Quando si parla di sindrome di Stoccolma si fa riferimento a quella condizione in base alla quale solitamente la vittima di un sequestro si affeziona inspiegabilmente al suo sequestratore, nonostante da parte di quest’ultimo ci sia stato anche l’uso di violenza. Uno stato psicologico paradossale che, secondo i criminologi, è molto più diffuso nella società di quanto si pensi.

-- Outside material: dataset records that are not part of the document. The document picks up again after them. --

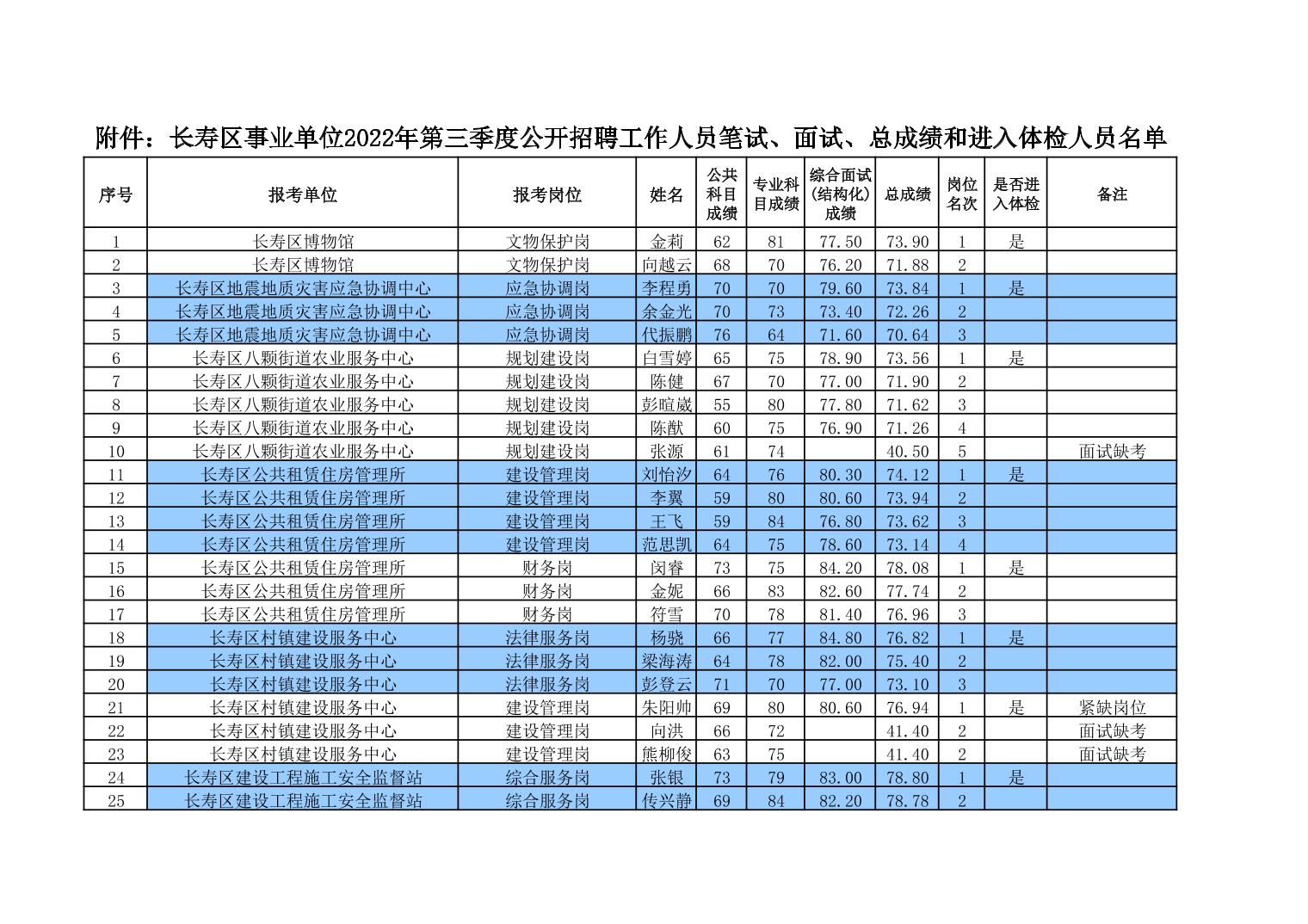 附件：长寿区事业单位2022年第三季度公开招聘工作人员笔试、面试、总成绩和进入体检人员名单

| 序号 | 报考单位 | 报考岗位 | 姓名 | 公共科目成绩 | 专业科目成绩 | 综合面试(结构化)成绩 | 总成绩 | 岗位名次 | 是否进入体检 | 备注 |
|---|---|---|---|---|---|---|---|---|---|---|
| 1 | 长寿区博物馆 | 文物保护岗 | 金莉 | 62 | 81 | 77.50 | 73.90 | 1 | 是 | |
| 2 | 长寿区博物馆 | 文物保护岗 | 向越云 | 68 | 70 | 76.20 | 71.88 | 2 | | |
| 3 | 长寿区地震地质灾害应急协调中心 | 应急协调岗 | 李程勇 | 70 | 70 | 79.60 | 73.84 | 1 | 是 | |
| 4 | 长寿区地震地质灾害应急协调中心 | 应急协调岗 | 余金光 | 70 | 73 | 73.40 | 72.26 | 2 | | |
| 5 | 长寿区地震地质灾害应急协调中心 | 应急协调岗 | 代振鹏 | 76 | 64 | 71.60 | 70.64 | 3 | | |
| 6 | 长寿区八颗街道农业服务中心 | 规划建设岗 | 白雪婷 | 65 | 75 | 78.90 | 73.56 | 1 | 是 | |
| 7 | 长寿区八颗街道农业服务中心 | 规划建设岗 | 陈健 | 67 | 70 | 77.00 | 71.90 | 2 | | |
| 8 | 长寿区八颗街道农业服务中心 | 规划建设岗 | 彭暄崴 | 55 | 80 | 77.80 | 71.62 | 3 | | |
| 9 | 长寿区八颗街道农业服务中心 | 规划建设岗 | 陈猷 | 60 | 75 | 76.90 | 71.26 | 4 | | |
| 10 | 长寿区八颗街道农业服务中心 | 规划建设岗 | 张源 | 61 | 74 | | 40.50 | 5 | | 面试缺考 |
| 11 | 长寿区公共租赁住房管理所 | 建设管理岗 | 刘怡汐 | 64 | 76 | 80.30 | 74.12 | 1 | 是 | |
| 12 | 长寿区公共租赁住房管理所 | 建设管理岗 | 李翼 | 59 | 80 | 80.60 | 73.94 | 2 | | |
| 13 | 长寿区公共租赁住房管理所 | 建设管理岗 | 王飞 | 59 | 84 | 76.80 | 73.62 | 3 | | |
| 14 | 长寿区公共租赁住房管理所 | 建设管理岗 | 范思凯 | 64 | 75 | 78.60 | 73.14 | 4 | | |
| 15 | 长寿区公共租赁住房管理所 | 财务岗 | 闵睿 | 73 | 75 | 84.20 | 78.08 | 1 | 是 | |
| 16 | 长寿区公共租赁住房管理所 | 财务岗 | 金妮 | 66 | 83 | 82.60 | 77.74 | 2 | | |
| 17 | 长寿区公共租赁住房管理所 | 财务岗 | 符雪 | 70 | 78 | 81.40 | 76.96 | 3 | | |
| 18 | 长寿区村镇建设服务中心 | 法律服务岗 | 杨骁 | 66 | 77 | 84.80 | 76.82 | 1 | 是 | |
| 19 | 长寿区村镇建设服务中心 | 法律服务岗 | 梁海涛 | 64 | 78 | 82.00 | 75.40 | 2 | | |
| 20 | 长寿区村镇建设服务中心 | 法律服务岗 | 彭登云 | 71 | 70 | 77.00 | 73.10 | 3 | | |
| 21 | 长寿区村镇建设服务中心 | 建设管理岗 | 朱阳帅 | 69 | 80 | 80.60 | 76.94 | 1 | 是 | 紧缺岗位 |
| 22 | 长寿区村镇建设服务中心 | 建设管理岗 | 向洪 | 66 | 72 | | 41.40 | 2 | | 面试缺考 |
| 23 | 长寿区村镇建设服务中心 | 建设管理岗 | 熊柳俊 | 63 | 75 | | 41.40 | 2 | | 面试缺考 |
| 24 | 长寿区建设工程施工安全监督站 | 综合服务岗 | 张银 | 73 | 79 | 83.00 | 78.80 | 1 | 是 | |
| 25 | 长寿区建设工程施工安全监督站 | 综合服务岗 | 传兴静 | 69 | 84 | 82.20 | 78.78 | 2 | | |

A riportarlo su Agi è stata la criminologa presso l’Istituto di Scienze Forensi, Micol Trombetta: “Basta poco a capire che si tratta di uno stato psicologico comune a quello di molte donne ogni giorno vittime di violenza. Si parla di Sindrome di Stoccolma solitamente per le vittime di un sequestro ma si tratta di una condizione psicologica molto simile a quella di chi vive ogni giorno abusi all’interno delle loro relazioni. Anche in quel caso le vittime dichiarano di amare ancora i loro uomini, di essere grati perché in fondo non si sono spinti ‘troppo in là’.”



DA COSA SCATTA LA SINDROME DI STOCCOLMA? ‘LOTTA PER LA SOPRAVVIVENZA’

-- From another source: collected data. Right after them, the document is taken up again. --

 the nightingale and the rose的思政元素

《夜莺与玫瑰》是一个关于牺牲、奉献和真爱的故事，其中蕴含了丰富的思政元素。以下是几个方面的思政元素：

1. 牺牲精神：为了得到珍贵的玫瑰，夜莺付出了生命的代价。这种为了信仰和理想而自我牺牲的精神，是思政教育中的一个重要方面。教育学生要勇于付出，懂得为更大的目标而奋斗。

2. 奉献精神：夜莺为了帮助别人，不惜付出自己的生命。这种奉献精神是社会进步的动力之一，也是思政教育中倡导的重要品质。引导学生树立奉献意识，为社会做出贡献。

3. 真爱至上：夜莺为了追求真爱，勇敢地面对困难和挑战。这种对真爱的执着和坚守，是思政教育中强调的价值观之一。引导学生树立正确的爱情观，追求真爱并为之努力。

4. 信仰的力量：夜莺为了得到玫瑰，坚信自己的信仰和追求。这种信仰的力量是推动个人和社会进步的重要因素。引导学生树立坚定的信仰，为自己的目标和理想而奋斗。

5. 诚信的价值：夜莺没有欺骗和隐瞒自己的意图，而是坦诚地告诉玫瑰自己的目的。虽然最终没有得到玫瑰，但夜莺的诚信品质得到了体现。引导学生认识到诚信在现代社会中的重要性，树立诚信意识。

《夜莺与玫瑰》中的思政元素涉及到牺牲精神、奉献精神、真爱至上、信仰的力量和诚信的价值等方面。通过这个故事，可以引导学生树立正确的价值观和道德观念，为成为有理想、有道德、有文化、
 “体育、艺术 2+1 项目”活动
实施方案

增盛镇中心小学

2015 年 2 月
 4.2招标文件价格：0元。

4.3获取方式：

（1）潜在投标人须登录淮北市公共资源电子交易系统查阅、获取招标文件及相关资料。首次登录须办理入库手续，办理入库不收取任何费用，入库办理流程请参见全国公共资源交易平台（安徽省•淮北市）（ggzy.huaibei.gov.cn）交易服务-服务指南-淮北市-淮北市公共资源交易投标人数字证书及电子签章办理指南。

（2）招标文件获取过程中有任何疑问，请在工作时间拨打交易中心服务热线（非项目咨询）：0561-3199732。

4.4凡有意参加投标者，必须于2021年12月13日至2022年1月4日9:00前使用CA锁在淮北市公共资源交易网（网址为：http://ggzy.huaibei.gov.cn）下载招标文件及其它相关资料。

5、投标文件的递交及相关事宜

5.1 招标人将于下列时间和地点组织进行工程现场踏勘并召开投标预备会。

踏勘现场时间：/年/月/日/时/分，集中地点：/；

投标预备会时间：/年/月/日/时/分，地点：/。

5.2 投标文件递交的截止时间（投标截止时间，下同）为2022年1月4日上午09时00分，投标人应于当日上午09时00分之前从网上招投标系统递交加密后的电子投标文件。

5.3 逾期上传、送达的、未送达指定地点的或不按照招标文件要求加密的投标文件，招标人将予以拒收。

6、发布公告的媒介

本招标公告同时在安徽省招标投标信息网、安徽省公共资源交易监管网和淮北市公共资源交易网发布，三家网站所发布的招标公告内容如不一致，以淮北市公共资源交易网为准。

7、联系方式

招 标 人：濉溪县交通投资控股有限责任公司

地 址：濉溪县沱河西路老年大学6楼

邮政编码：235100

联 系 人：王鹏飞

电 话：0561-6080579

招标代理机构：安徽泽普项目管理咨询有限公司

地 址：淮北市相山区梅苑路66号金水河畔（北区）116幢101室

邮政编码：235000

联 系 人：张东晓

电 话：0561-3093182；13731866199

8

Come ha spiegato la criminologa “si tratta di una difesa inconscia messa in atto dal cervello che, sottoposto a un trauma, lotta per la sopravvivenza creando un clima di affetto, simpatia e in alcuni casi anche di amore nei confronti del proprio aguzzino. Un contesto che, si spera, dovrebbe spingere il proprio carceriere ad avere un comportamento più umano”. E ancora: “Si tratta di una condizione psicologica che si può trovare in ogni aspetto della vita, quindi anche in un contesto lavorativo per esempio dove capi o colleghi fanno del mobbing. Se è vero che di norma si parla di Sindrome di Stoccolma nei casi di sequestro per sequestro si può intendere qualsiasi tipo di privazione della libertà personale in tutti gli ambiti della vita.”

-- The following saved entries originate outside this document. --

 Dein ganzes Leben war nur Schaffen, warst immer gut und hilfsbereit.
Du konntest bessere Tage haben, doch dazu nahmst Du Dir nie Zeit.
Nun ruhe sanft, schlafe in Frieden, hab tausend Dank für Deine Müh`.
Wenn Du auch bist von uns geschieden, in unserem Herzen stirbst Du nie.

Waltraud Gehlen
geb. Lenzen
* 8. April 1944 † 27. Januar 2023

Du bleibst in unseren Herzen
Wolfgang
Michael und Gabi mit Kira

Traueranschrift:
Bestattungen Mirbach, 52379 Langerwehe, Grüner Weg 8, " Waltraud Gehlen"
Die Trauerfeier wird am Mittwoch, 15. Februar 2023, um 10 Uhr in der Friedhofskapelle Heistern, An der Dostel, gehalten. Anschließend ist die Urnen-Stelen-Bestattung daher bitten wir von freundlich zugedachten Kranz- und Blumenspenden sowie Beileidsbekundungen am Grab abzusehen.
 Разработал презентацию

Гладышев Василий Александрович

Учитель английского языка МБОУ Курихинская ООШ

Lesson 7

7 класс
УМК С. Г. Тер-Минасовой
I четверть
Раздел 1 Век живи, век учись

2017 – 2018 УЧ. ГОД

Insomma, si tratterebbe di uno stato che potrebbe svilupparsi in chiunque senza che l’interessato se ne possa rendere conto e in qualsiasi condizione. Basta un gesto gentile da chi è in realtà ‘carnefice’ per far sviluppare nella vittima gratitudine e affetto. Il caso più tipico è quello degli ostaggi di un sequestro che diventano emotivamente debitori nei confronti dei loro rapitori perché non li hanno uccisi e perché li hanno tenuti in vita dando loro cibo e acqua.